Cocoa Dusted Tuna Tataki In Mango Emulsion
4 from 1 ratings
Chef Nina Compton, “Top Chef New Orleans” alum, Saint Lucia’s culinary ambassador and island native, has created a menu that highlights Saint Lucia’s most notable food, chocolate.
Servings
6
servings
Ingredients
  • 2 cup ripe mango, diced
  • olive oil, as needed
  • 1/4 cup lemon juice
  • 1 small green mango, diced
  • 1/8 cup champagne vinegar
  • 1/2 cup parsley, chopped
  • zest of one lemon
  • olive oil, as needed
  • 1 clove garlic, smashed
  • 2 green plantains, peeled
  • salt
  • 1 pound sushi grade tuna center cut
  • olive oil
  • malden salt
  • 1 cup cocoa
Directions
  1. Puree mango and lemon juice. Emulsify with olive oil, strain, put mixture aside.

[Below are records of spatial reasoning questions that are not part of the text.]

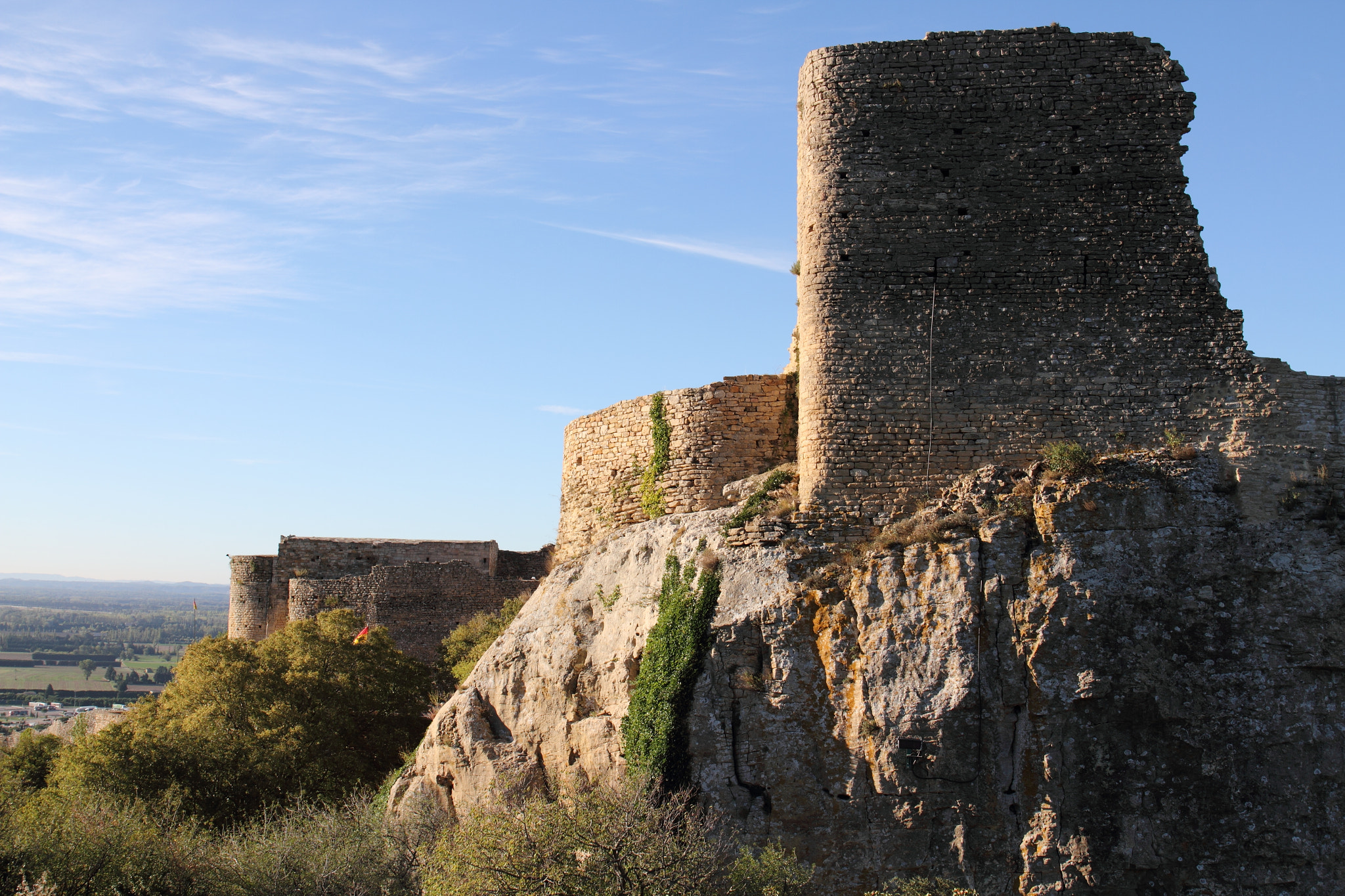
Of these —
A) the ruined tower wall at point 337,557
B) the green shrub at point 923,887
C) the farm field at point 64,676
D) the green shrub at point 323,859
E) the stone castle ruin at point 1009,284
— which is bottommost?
Answer: the farm field at point 64,676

  2. Heat vinegar, add garlic. Pour mixture over diced mango. Strain, put aside.
  3. Slice plantains thin, fry until golden brown. Season with salt.
  4. Dust the tuna in the cocoa and sear in a hot pan on all sides. Slice paper thin.
  5. To assemble: Place one piece tuna on plantain chip. Top with pickled mango gremolata and mango emulsion.